Parallel shells with xargs: Utilize all your cpu cores on UNIX and Windows


Introduction

One particular frustration with the UNIX shell is the inability to easily schedule multiple, concurrent tasks that fully utilize CPU cores presented on modern systems. The example of focus in this article is file compression, but the problem rises with many computationally intensive tasks, such as image/audio/media processing, password cracking and hash analysis, database Extract, Transform, and Load, and backup activities. It is understandably frustrating to wait for gzip * running on a single CPU core, while most of a machine’s processing power lies idle.

This can be understood as a weakness of the first decade of Research UNIX which was not developed on machines with SMP. The Bourne shell did not emerge from the 7th edition with any native syntax or controls for cohesively managing the resource consumption of background processes.

Utilities have haphazardly evolved to perform some of these functions. The GNU version of xargs is able to exercise some primitive control in allocating background processes, which is discussed at some length in the documentation. While the GNU extensions to xargs have proliferated to many other implementations (notably BusyBox, including the release for Microsoft Windows, example below), they are not POSIX.2-compliant, and likely will not be found on commercial UNIX.

Historic users of xargs will remember it as a useful tool for directories that contained too many files for echo * or other wildcards to be used; in this situation xargs is called to repeatedly batch groups of files with a single command. As xargs has evolved beyond POSIX, it has assumed a new relevance which is useful to explore.

* [Problem description]: Quote the article on parallel shells with xargs word for word, starting with "This can be" and going on through "of background processes.".

* [Given information]:
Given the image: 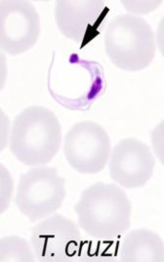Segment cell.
Segmentation results:
<instances>
[{"label": "cell", "mask_w": 164, "mask_h": 262, "mask_svg": "<svg viewBox=\"0 0 164 262\" xmlns=\"http://www.w3.org/2000/svg\"><path fill=\"white\" fill-rule=\"evenodd\" d=\"M37 261L30 241L17 235L2 237L0 240V262Z\"/></svg>", "instance_id": "cell-11"}, {"label": "cell", "mask_w": 164, "mask_h": 262, "mask_svg": "<svg viewBox=\"0 0 164 262\" xmlns=\"http://www.w3.org/2000/svg\"><path fill=\"white\" fill-rule=\"evenodd\" d=\"M152 144L153 151L156 154L157 158L163 162V121H161L153 131H152Z\"/></svg>", "instance_id": "cell-14"}, {"label": "cell", "mask_w": 164, "mask_h": 262, "mask_svg": "<svg viewBox=\"0 0 164 262\" xmlns=\"http://www.w3.org/2000/svg\"><path fill=\"white\" fill-rule=\"evenodd\" d=\"M62 145L61 123L51 110L31 106L22 110L13 120L8 147L24 165H47Z\"/></svg>", "instance_id": "cell-2"}, {"label": "cell", "mask_w": 164, "mask_h": 262, "mask_svg": "<svg viewBox=\"0 0 164 262\" xmlns=\"http://www.w3.org/2000/svg\"><path fill=\"white\" fill-rule=\"evenodd\" d=\"M111 149L108 132L93 120L75 123L63 139L66 162L81 174H97L104 170Z\"/></svg>", "instance_id": "cell-5"}, {"label": "cell", "mask_w": 164, "mask_h": 262, "mask_svg": "<svg viewBox=\"0 0 164 262\" xmlns=\"http://www.w3.org/2000/svg\"><path fill=\"white\" fill-rule=\"evenodd\" d=\"M109 8L100 0H58L55 2V22L66 38L77 44L87 43L97 34Z\"/></svg>", "instance_id": "cell-9"}, {"label": "cell", "mask_w": 164, "mask_h": 262, "mask_svg": "<svg viewBox=\"0 0 164 262\" xmlns=\"http://www.w3.org/2000/svg\"><path fill=\"white\" fill-rule=\"evenodd\" d=\"M121 3L128 14L140 17L156 10L161 1H122Z\"/></svg>", "instance_id": "cell-13"}, {"label": "cell", "mask_w": 164, "mask_h": 262, "mask_svg": "<svg viewBox=\"0 0 164 262\" xmlns=\"http://www.w3.org/2000/svg\"><path fill=\"white\" fill-rule=\"evenodd\" d=\"M75 211L80 229L96 240L118 239L131 226V202L115 183L97 182L87 187L80 194Z\"/></svg>", "instance_id": "cell-1"}, {"label": "cell", "mask_w": 164, "mask_h": 262, "mask_svg": "<svg viewBox=\"0 0 164 262\" xmlns=\"http://www.w3.org/2000/svg\"><path fill=\"white\" fill-rule=\"evenodd\" d=\"M105 51L110 62L125 72H141L153 63L156 53L155 35L142 17L121 14L108 24Z\"/></svg>", "instance_id": "cell-3"}, {"label": "cell", "mask_w": 164, "mask_h": 262, "mask_svg": "<svg viewBox=\"0 0 164 262\" xmlns=\"http://www.w3.org/2000/svg\"><path fill=\"white\" fill-rule=\"evenodd\" d=\"M119 257L122 262H163V239L147 228L127 231L121 241Z\"/></svg>", "instance_id": "cell-10"}, {"label": "cell", "mask_w": 164, "mask_h": 262, "mask_svg": "<svg viewBox=\"0 0 164 262\" xmlns=\"http://www.w3.org/2000/svg\"><path fill=\"white\" fill-rule=\"evenodd\" d=\"M40 33V16L32 2L0 1V44L7 54L28 52L37 42Z\"/></svg>", "instance_id": "cell-7"}, {"label": "cell", "mask_w": 164, "mask_h": 262, "mask_svg": "<svg viewBox=\"0 0 164 262\" xmlns=\"http://www.w3.org/2000/svg\"><path fill=\"white\" fill-rule=\"evenodd\" d=\"M66 196V180L58 168L41 165L20 176L14 202L25 217L36 223L56 213Z\"/></svg>", "instance_id": "cell-4"}, {"label": "cell", "mask_w": 164, "mask_h": 262, "mask_svg": "<svg viewBox=\"0 0 164 262\" xmlns=\"http://www.w3.org/2000/svg\"><path fill=\"white\" fill-rule=\"evenodd\" d=\"M111 180L124 189H138L153 177L155 158L151 147L137 138H125L112 149L108 162Z\"/></svg>", "instance_id": "cell-8"}, {"label": "cell", "mask_w": 164, "mask_h": 262, "mask_svg": "<svg viewBox=\"0 0 164 262\" xmlns=\"http://www.w3.org/2000/svg\"><path fill=\"white\" fill-rule=\"evenodd\" d=\"M9 170L1 165V213H3L10 205L13 191L14 181Z\"/></svg>", "instance_id": "cell-12"}, {"label": "cell", "mask_w": 164, "mask_h": 262, "mask_svg": "<svg viewBox=\"0 0 164 262\" xmlns=\"http://www.w3.org/2000/svg\"><path fill=\"white\" fill-rule=\"evenodd\" d=\"M81 230L74 220L54 213L38 221L32 230L30 242L37 261H71L81 246Z\"/></svg>", "instance_id": "cell-6"}]
</instances>
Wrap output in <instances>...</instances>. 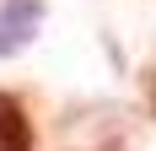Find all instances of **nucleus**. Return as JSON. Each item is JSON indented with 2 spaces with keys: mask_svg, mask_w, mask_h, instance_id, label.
<instances>
[{
  "mask_svg": "<svg viewBox=\"0 0 156 151\" xmlns=\"http://www.w3.org/2000/svg\"><path fill=\"white\" fill-rule=\"evenodd\" d=\"M43 16H48L43 0H5V6H0V60H16V54L38 38Z\"/></svg>",
  "mask_w": 156,
  "mask_h": 151,
  "instance_id": "nucleus-1",
  "label": "nucleus"
},
{
  "mask_svg": "<svg viewBox=\"0 0 156 151\" xmlns=\"http://www.w3.org/2000/svg\"><path fill=\"white\" fill-rule=\"evenodd\" d=\"M145 97H151V113H156V70H145Z\"/></svg>",
  "mask_w": 156,
  "mask_h": 151,
  "instance_id": "nucleus-3",
  "label": "nucleus"
},
{
  "mask_svg": "<svg viewBox=\"0 0 156 151\" xmlns=\"http://www.w3.org/2000/svg\"><path fill=\"white\" fill-rule=\"evenodd\" d=\"M0 151H32V119L16 92H0Z\"/></svg>",
  "mask_w": 156,
  "mask_h": 151,
  "instance_id": "nucleus-2",
  "label": "nucleus"
}]
</instances>
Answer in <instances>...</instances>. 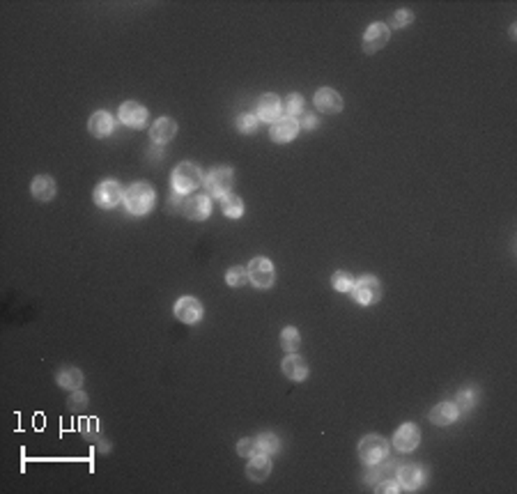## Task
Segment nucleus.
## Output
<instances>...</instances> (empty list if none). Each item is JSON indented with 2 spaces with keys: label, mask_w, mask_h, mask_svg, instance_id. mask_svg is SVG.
Returning a JSON list of instances; mask_svg holds the SVG:
<instances>
[{
  "label": "nucleus",
  "mask_w": 517,
  "mask_h": 494,
  "mask_svg": "<svg viewBox=\"0 0 517 494\" xmlns=\"http://www.w3.org/2000/svg\"><path fill=\"white\" fill-rule=\"evenodd\" d=\"M393 448L398 453H412V450L421 443V430L416 423H402L396 434H393Z\"/></svg>",
  "instance_id": "obj_11"
},
{
  "label": "nucleus",
  "mask_w": 517,
  "mask_h": 494,
  "mask_svg": "<svg viewBox=\"0 0 517 494\" xmlns=\"http://www.w3.org/2000/svg\"><path fill=\"white\" fill-rule=\"evenodd\" d=\"M375 492H391V494H398V492H402V488H400V483L398 481H384L379 488H375Z\"/></svg>",
  "instance_id": "obj_35"
},
{
  "label": "nucleus",
  "mask_w": 517,
  "mask_h": 494,
  "mask_svg": "<svg viewBox=\"0 0 517 494\" xmlns=\"http://www.w3.org/2000/svg\"><path fill=\"white\" fill-rule=\"evenodd\" d=\"M255 453H260L257 437H244V439L237 441V455L239 457H253Z\"/></svg>",
  "instance_id": "obj_29"
},
{
  "label": "nucleus",
  "mask_w": 517,
  "mask_h": 494,
  "mask_svg": "<svg viewBox=\"0 0 517 494\" xmlns=\"http://www.w3.org/2000/svg\"><path fill=\"white\" fill-rule=\"evenodd\" d=\"M315 127H318V118H315L313 113H306V116L301 118L299 129H308V131H311V129H315Z\"/></svg>",
  "instance_id": "obj_36"
},
{
  "label": "nucleus",
  "mask_w": 517,
  "mask_h": 494,
  "mask_svg": "<svg viewBox=\"0 0 517 494\" xmlns=\"http://www.w3.org/2000/svg\"><path fill=\"white\" fill-rule=\"evenodd\" d=\"M391 39V28L386 24H370L363 33V53H377L389 44Z\"/></svg>",
  "instance_id": "obj_9"
},
{
  "label": "nucleus",
  "mask_w": 517,
  "mask_h": 494,
  "mask_svg": "<svg viewBox=\"0 0 517 494\" xmlns=\"http://www.w3.org/2000/svg\"><path fill=\"white\" fill-rule=\"evenodd\" d=\"M315 109H318L320 113H325V116H336V113L343 111V97L341 92H336L334 88H320L318 92H315Z\"/></svg>",
  "instance_id": "obj_12"
},
{
  "label": "nucleus",
  "mask_w": 517,
  "mask_h": 494,
  "mask_svg": "<svg viewBox=\"0 0 517 494\" xmlns=\"http://www.w3.org/2000/svg\"><path fill=\"white\" fill-rule=\"evenodd\" d=\"M301 345V333L297 327H285L281 331V347L285 349L287 354L297 352Z\"/></svg>",
  "instance_id": "obj_25"
},
{
  "label": "nucleus",
  "mask_w": 517,
  "mask_h": 494,
  "mask_svg": "<svg viewBox=\"0 0 517 494\" xmlns=\"http://www.w3.org/2000/svg\"><path fill=\"white\" fill-rule=\"evenodd\" d=\"M457 417H460V412H457L455 403H439V405H435L433 410H430V414H428L430 423H435L439 428L455 423Z\"/></svg>",
  "instance_id": "obj_22"
},
{
  "label": "nucleus",
  "mask_w": 517,
  "mask_h": 494,
  "mask_svg": "<svg viewBox=\"0 0 517 494\" xmlns=\"http://www.w3.org/2000/svg\"><path fill=\"white\" fill-rule=\"evenodd\" d=\"M476 403H478L476 391H460L457 400H455V407H457L460 414H464V412H471L473 407H476Z\"/></svg>",
  "instance_id": "obj_31"
},
{
  "label": "nucleus",
  "mask_w": 517,
  "mask_h": 494,
  "mask_svg": "<svg viewBox=\"0 0 517 494\" xmlns=\"http://www.w3.org/2000/svg\"><path fill=\"white\" fill-rule=\"evenodd\" d=\"M332 285H334L336 292H350L352 285H354V276H352L350 271L341 269L332 276Z\"/></svg>",
  "instance_id": "obj_30"
},
{
  "label": "nucleus",
  "mask_w": 517,
  "mask_h": 494,
  "mask_svg": "<svg viewBox=\"0 0 517 494\" xmlns=\"http://www.w3.org/2000/svg\"><path fill=\"white\" fill-rule=\"evenodd\" d=\"M118 118H120L122 125L131 127V129H143V127H147V122H149L147 109L140 102H134V99H129V102H125L120 106Z\"/></svg>",
  "instance_id": "obj_8"
},
{
  "label": "nucleus",
  "mask_w": 517,
  "mask_h": 494,
  "mask_svg": "<svg viewBox=\"0 0 517 494\" xmlns=\"http://www.w3.org/2000/svg\"><path fill=\"white\" fill-rule=\"evenodd\" d=\"M177 134V122L172 118H159L156 122L149 127V138H152L156 145H166Z\"/></svg>",
  "instance_id": "obj_19"
},
{
  "label": "nucleus",
  "mask_w": 517,
  "mask_h": 494,
  "mask_svg": "<svg viewBox=\"0 0 517 494\" xmlns=\"http://www.w3.org/2000/svg\"><path fill=\"white\" fill-rule=\"evenodd\" d=\"M237 131L239 134H255L257 131V125H260V120H257V116H251V113H244V116L237 118Z\"/></svg>",
  "instance_id": "obj_32"
},
{
  "label": "nucleus",
  "mask_w": 517,
  "mask_h": 494,
  "mask_svg": "<svg viewBox=\"0 0 517 494\" xmlns=\"http://www.w3.org/2000/svg\"><path fill=\"white\" fill-rule=\"evenodd\" d=\"M350 292H352V297H354L356 304L375 306L379 299H382V283H379L375 276L365 274L361 278H354V285H352Z\"/></svg>",
  "instance_id": "obj_4"
},
{
  "label": "nucleus",
  "mask_w": 517,
  "mask_h": 494,
  "mask_svg": "<svg viewBox=\"0 0 517 494\" xmlns=\"http://www.w3.org/2000/svg\"><path fill=\"white\" fill-rule=\"evenodd\" d=\"M248 281V269L246 267H239V264H235V267H230L226 271V283L230 288H242V285H246Z\"/></svg>",
  "instance_id": "obj_27"
},
{
  "label": "nucleus",
  "mask_w": 517,
  "mask_h": 494,
  "mask_svg": "<svg viewBox=\"0 0 517 494\" xmlns=\"http://www.w3.org/2000/svg\"><path fill=\"white\" fill-rule=\"evenodd\" d=\"M88 131L95 136V138H106V136H111L115 131L113 116H111V113H106V111L92 113L90 120H88Z\"/></svg>",
  "instance_id": "obj_18"
},
{
  "label": "nucleus",
  "mask_w": 517,
  "mask_h": 494,
  "mask_svg": "<svg viewBox=\"0 0 517 494\" xmlns=\"http://www.w3.org/2000/svg\"><path fill=\"white\" fill-rule=\"evenodd\" d=\"M426 481V471L419 464H407V467L398 469V483L402 492H416Z\"/></svg>",
  "instance_id": "obj_16"
},
{
  "label": "nucleus",
  "mask_w": 517,
  "mask_h": 494,
  "mask_svg": "<svg viewBox=\"0 0 517 494\" xmlns=\"http://www.w3.org/2000/svg\"><path fill=\"white\" fill-rule=\"evenodd\" d=\"M297 134H299V122L294 118H278L274 125L269 127V136H271V140L274 143H290V140H294L297 138Z\"/></svg>",
  "instance_id": "obj_15"
},
{
  "label": "nucleus",
  "mask_w": 517,
  "mask_h": 494,
  "mask_svg": "<svg viewBox=\"0 0 517 494\" xmlns=\"http://www.w3.org/2000/svg\"><path fill=\"white\" fill-rule=\"evenodd\" d=\"M278 118H283V102L278 99V95L267 92V95H262L260 102H257V120L274 125Z\"/></svg>",
  "instance_id": "obj_14"
},
{
  "label": "nucleus",
  "mask_w": 517,
  "mask_h": 494,
  "mask_svg": "<svg viewBox=\"0 0 517 494\" xmlns=\"http://www.w3.org/2000/svg\"><path fill=\"white\" fill-rule=\"evenodd\" d=\"M233 184H235V170L228 166H217L205 175V189L214 198H226L233 191Z\"/></svg>",
  "instance_id": "obj_5"
},
{
  "label": "nucleus",
  "mask_w": 517,
  "mask_h": 494,
  "mask_svg": "<svg viewBox=\"0 0 517 494\" xmlns=\"http://www.w3.org/2000/svg\"><path fill=\"white\" fill-rule=\"evenodd\" d=\"M55 382H57V386H62V389H67V391H78L83 384V372L74 366H64V368L57 370Z\"/></svg>",
  "instance_id": "obj_23"
},
{
  "label": "nucleus",
  "mask_w": 517,
  "mask_h": 494,
  "mask_svg": "<svg viewBox=\"0 0 517 494\" xmlns=\"http://www.w3.org/2000/svg\"><path fill=\"white\" fill-rule=\"evenodd\" d=\"M203 182H205L203 170H200L196 163H191V161L177 163L175 170H172V175H170L172 193H179V196H186V193L196 191Z\"/></svg>",
  "instance_id": "obj_2"
},
{
  "label": "nucleus",
  "mask_w": 517,
  "mask_h": 494,
  "mask_svg": "<svg viewBox=\"0 0 517 494\" xmlns=\"http://www.w3.org/2000/svg\"><path fill=\"white\" fill-rule=\"evenodd\" d=\"M269 474H271V455L255 453L253 457H251L248 467H246V476L251 478V481L262 483V481H267Z\"/></svg>",
  "instance_id": "obj_20"
},
{
  "label": "nucleus",
  "mask_w": 517,
  "mask_h": 494,
  "mask_svg": "<svg viewBox=\"0 0 517 494\" xmlns=\"http://www.w3.org/2000/svg\"><path fill=\"white\" fill-rule=\"evenodd\" d=\"M359 460L363 464H368V467H377V464H382L384 460H389V441L384 439L382 434H365L361 441H359Z\"/></svg>",
  "instance_id": "obj_3"
},
{
  "label": "nucleus",
  "mask_w": 517,
  "mask_h": 494,
  "mask_svg": "<svg viewBox=\"0 0 517 494\" xmlns=\"http://www.w3.org/2000/svg\"><path fill=\"white\" fill-rule=\"evenodd\" d=\"M154 203H156V193L152 189V184H147V182H134L125 191L127 212L136 214V217H143V214L152 212Z\"/></svg>",
  "instance_id": "obj_1"
},
{
  "label": "nucleus",
  "mask_w": 517,
  "mask_h": 494,
  "mask_svg": "<svg viewBox=\"0 0 517 494\" xmlns=\"http://www.w3.org/2000/svg\"><path fill=\"white\" fill-rule=\"evenodd\" d=\"M246 269H248V281L253 283L255 288H260V290L271 288V285H274V281H276L274 264H271L269 257H264V255L253 257V260L248 262Z\"/></svg>",
  "instance_id": "obj_6"
},
{
  "label": "nucleus",
  "mask_w": 517,
  "mask_h": 494,
  "mask_svg": "<svg viewBox=\"0 0 517 494\" xmlns=\"http://www.w3.org/2000/svg\"><path fill=\"white\" fill-rule=\"evenodd\" d=\"M221 210L228 219H242L244 217V200L235 193H228L226 198H221Z\"/></svg>",
  "instance_id": "obj_24"
},
{
  "label": "nucleus",
  "mask_w": 517,
  "mask_h": 494,
  "mask_svg": "<svg viewBox=\"0 0 517 494\" xmlns=\"http://www.w3.org/2000/svg\"><path fill=\"white\" fill-rule=\"evenodd\" d=\"M203 315L205 306L196 297H179L175 302V318L184 322V324H196V322L203 320Z\"/></svg>",
  "instance_id": "obj_10"
},
{
  "label": "nucleus",
  "mask_w": 517,
  "mask_h": 494,
  "mask_svg": "<svg viewBox=\"0 0 517 494\" xmlns=\"http://www.w3.org/2000/svg\"><path fill=\"white\" fill-rule=\"evenodd\" d=\"M92 200H95V205L102 207V210H113V207H118L122 200H125V189L120 186V182L104 180L102 184L95 186Z\"/></svg>",
  "instance_id": "obj_7"
},
{
  "label": "nucleus",
  "mask_w": 517,
  "mask_h": 494,
  "mask_svg": "<svg viewBox=\"0 0 517 494\" xmlns=\"http://www.w3.org/2000/svg\"><path fill=\"white\" fill-rule=\"evenodd\" d=\"M281 370H283V375L287 379H292V382H304V379L308 377V372H311L306 359H304V356H299L297 352L285 356L283 363H281Z\"/></svg>",
  "instance_id": "obj_17"
},
{
  "label": "nucleus",
  "mask_w": 517,
  "mask_h": 494,
  "mask_svg": "<svg viewBox=\"0 0 517 494\" xmlns=\"http://www.w3.org/2000/svg\"><path fill=\"white\" fill-rule=\"evenodd\" d=\"M88 403H90L88 396H85V393L78 389V391H71V396L67 400V407H69V412H76L78 414V412H83L85 407H88Z\"/></svg>",
  "instance_id": "obj_33"
},
{
  "label": "nucleus",
  "mask_w": 517,
  "mask_h": 494,
  "mask_svg": "<svg viewBox=\"0 0 517 494\" xmlns=\"http://www.w3.org/2000/svg\"><path fill=\"white\" fill-rule=\"evenodd\" d=\"M184 200H186V198H182L179 193H172V196H170V210H172V212H182Z\"/></svg>",
  "instance_id": "obj_37"
},
{
  "label": "nucleus",
  "mask_w": 517,
  "mask_h": 494,
  "mask_svg": "<svg viewBox=\"0 0 517 494\" xmlns=\"http://www.w3.org/2000/svg\"><path fill=\"white\" fill-rule=\"evenodd\" d=\"M30 193H33L35 200H39V203H48V200L55 198L57 184L51 175H37L30 184Z\"/></svg>",
  "instance_id": "obj_21"
},
{
  "label": "nucleus",
  "mask_w": 517,
  "mask_h": 494,
  "mask_svg": "<svg viewBox=\"0 0 517 494\" xmlns=\"http://www.w3.org/2000/svg\"><path fill=\"white\" fill-rule=\"evenodd\" d=\"M412 24H414V12L407 10V7L398 10L396 14H393V19H391V28H407Z\"/></svg>",
  "instance_id": "obj_34"
},
{
  "label": "nucleus",
  "mask_w": 517,
  "mask_h": 494,
  "mask_svg": "<svg viewBox=\"0 0 517 494\" xmlns=\"http://www.w3.org/2000/svg\"><path fill=\"white\" fill-rule=\"evenodd\" d=\"M301 111H304V97L297 95V92L287 95L285 104H283V113H285V116L287 118H297Z\"/></svg>",
  "instance_id": "obj_28"
},
{
  "label": "nucleus",
  "mask_w": 517,
  "mask_h": 494,
  "mask_svg": "<svg viewBox=\"0 0 517 494\" xmlns=\"http://www.w3.org/2000/svg\"><path fill=\"white\" fill-rule=\"evenodd\" d=\"M257 446H260V453L264 455H276L281 450V439L274 432H262L257 437Z\"/></svg>",
  "instance_id": "obj_26"
},
{
  "label": "nucleus",
  "mask_w": 517,
  "mask_h": 494,
  "mask_svg": "<svg viewBox=\"0 0 517 494\" xmlns=\"http://www.w3.org/2000/svg\"><path fill=\"white\" fill-rule=\"evenodd\" d=\"M182 214H184L186 219H191V221H205V219H210V214H212V200H210V196L196 193V196L186 198L184 200V207H182Z\"/></svg>",
  "instance_id": "obj_13"
}]
</instances>
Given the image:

* [Final result]:
This can be understood as a weakness of the first decade of Research UNIX which was not developed on machines with SMP. The Bourne shell did not emerge from the 7th edition with any native syntax or controls for cohesively managing the resource consumption of background processes.